Einsamkeit, das ist nach außen frei sein und nach innen drin eingeengt, ist zentnerschwer aber nicht zu greifen, lässt sich nicht fangen und entsorgen, einfach mal so.

Einsamkeit, das ist schweben in einem luftleeren Raum, ohne Halt und ohne Sicherheit.

Einsamkeit ist nicht all-eine sein, denn es gibt kein alle und einen, es gibt nur dich.
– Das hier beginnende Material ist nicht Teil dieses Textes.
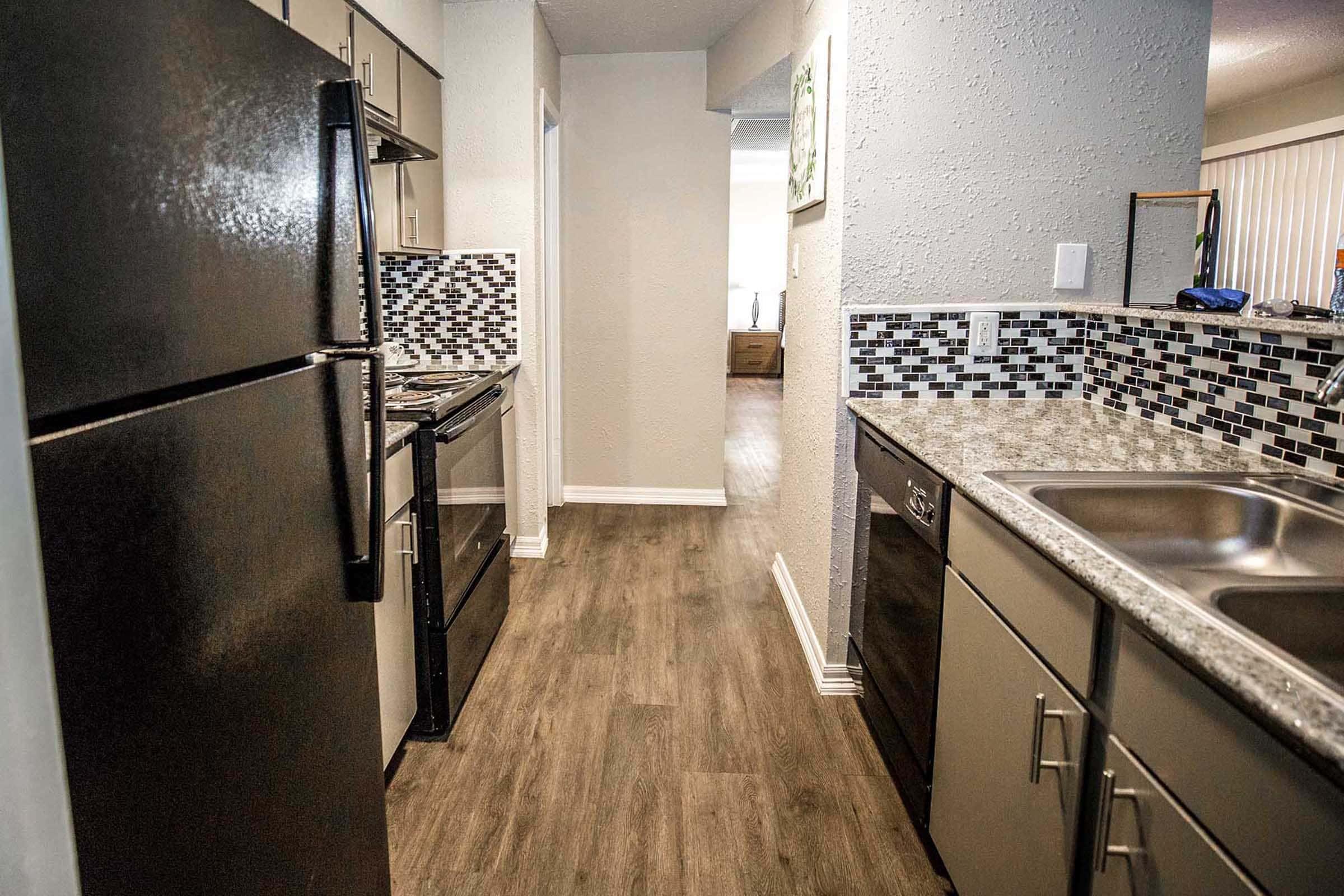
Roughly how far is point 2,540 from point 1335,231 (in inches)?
253

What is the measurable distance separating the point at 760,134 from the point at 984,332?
5210 millimetres

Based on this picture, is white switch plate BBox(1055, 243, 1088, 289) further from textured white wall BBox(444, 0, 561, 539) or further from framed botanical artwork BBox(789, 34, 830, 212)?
textured white wall BBox(444, 0, 561, 539)

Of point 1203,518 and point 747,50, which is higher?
point 747,50

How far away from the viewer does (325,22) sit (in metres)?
2.25

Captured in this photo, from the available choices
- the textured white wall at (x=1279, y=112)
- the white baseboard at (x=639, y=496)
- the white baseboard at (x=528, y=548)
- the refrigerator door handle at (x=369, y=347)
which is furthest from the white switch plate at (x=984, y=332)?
the textured white wall at (x=1279, y=112)

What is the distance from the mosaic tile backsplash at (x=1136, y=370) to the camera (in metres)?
1.50

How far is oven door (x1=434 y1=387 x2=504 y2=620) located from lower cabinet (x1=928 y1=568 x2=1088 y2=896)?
1268 millimetres

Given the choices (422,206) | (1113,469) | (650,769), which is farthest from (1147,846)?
(422,206)

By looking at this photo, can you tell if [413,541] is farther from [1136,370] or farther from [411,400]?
[1136,370]

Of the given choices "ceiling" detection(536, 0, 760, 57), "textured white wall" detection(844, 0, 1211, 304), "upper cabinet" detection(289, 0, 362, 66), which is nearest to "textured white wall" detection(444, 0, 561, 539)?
"ceiling" detection(536, 0, 760, 57)

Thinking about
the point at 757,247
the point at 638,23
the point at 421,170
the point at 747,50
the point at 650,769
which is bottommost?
the point at 650,769

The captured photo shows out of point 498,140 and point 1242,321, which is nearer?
point 1242,321

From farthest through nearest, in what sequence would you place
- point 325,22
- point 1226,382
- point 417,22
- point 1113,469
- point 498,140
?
point 498,140
point 417,22
point 325,22
point 1226,382
point 1113,469

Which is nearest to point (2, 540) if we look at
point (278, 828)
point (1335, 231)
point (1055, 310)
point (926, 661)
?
point (278, 828)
Es gibt dich als Wesen, das du nicht verstehst, dass deinen Gedanken lauscht, als wärst du zwei und dich trotzdem nicht trösten kann.  

Einsamkeit ist Menschen Hallo sagen und lächeln und sich außerhalb ihrer Reichweite fühlen, ist fernab der anderen in einer Metaebene stecken und gegen eine Wand rufen.

Einsamkeit ist rufen im Stummen, treten im Leeren, schwimmen im Sand.

Einsamkeit ist ein Gefühl, das niemand gleich erleben kann, sonst wäre es eine Rechnung.

Einsamkeit ist schwer auszuhalten; sie zeigt uns einen Spiegel, der uns zur Verantwortung zieht.

Einsamkeit ist ein Semikolon, kommt danach und davor, lässt Raum für Alles und Alles kann Angst machen, Alles ist groß.

Einsamkeit ist ein Wort, dass wir im Deutschen sogar zu zweit können – Zweisamkeit. Aber das ist trotzdem etwas ganz anderes.